Lyon College has received a $1 million gift commitment from board chair Perry L. Wilson for the creation of an endowed professorship to launch a new institute of free enterprise and entrepreneurship, the Batesville school announced Tuesday.
Wilson is making the gift on behalf of the Lee Wilson family. It will create the Michael E. Wilson Professorship of Business, Management and Social Entrepreneurship within the Institute for Free Enterprise and Entrepreneurship. The institute will include a comprehensive business incubator to combine academics with applied entrepreneurship, as well as a center for economic analysis and data for northeastern Arkansas, school officials said.
“This is a way to accentuate and bolster the rigorous liberal arts education from Lyon with what students will experience in the real world,” Wilson said in s statement.
Starting this academic year, the business division at Lyon will reorganize to emphasize business and entrepreneurship to support the institute, which will focus on programming in the areas of economic development, entrepreneurship and free enterprise. Business faculty positions and new minors including entrepreneurship and leadership; social entrepreneurship and economic development; and health economics will be added.

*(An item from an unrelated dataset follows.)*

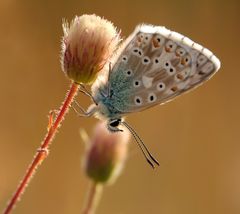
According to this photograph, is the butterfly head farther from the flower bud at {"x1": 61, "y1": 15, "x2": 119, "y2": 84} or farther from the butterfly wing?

“Our business faculty have been planning the changes to the curriculum for some time, and the Wilson family’s gift will support the implementation of the business division’s new focus on entrepreneurship,” said Provost Melissa Taverner.
Wilson, former Economics Arkansas board chair, is the great-great-grandson of the founder of Lee Wilson & Co., which began operations in 1886 in the Mississippi County company town that still bears the family name. The endowed professorship will be named after Wilson’s father, Michael Evans Wilson, who served on Lyon’s board of trustees for many years.
The new institute will be unique within Arkansas and modeled after others across the country including the one at Babson College in Wellesley, Mass., Wilson said.
“If we don’t have an educated population in the state of Arkansas, the state will fail,” Wilson said. “If we give students a basis upon which to go out and create something new, and they stay in Arkansas, that can only serve to better economic development for the state.”
Wilson added that he’s proud to carry on a family tradition of devotion to education and entrepreneurship.
“Those things have been strong in my family for four or five generations,” he said. “My dad, my grandfather before him and certainly my great-great-grandfather, were all about economic development for the state of Arkansas.”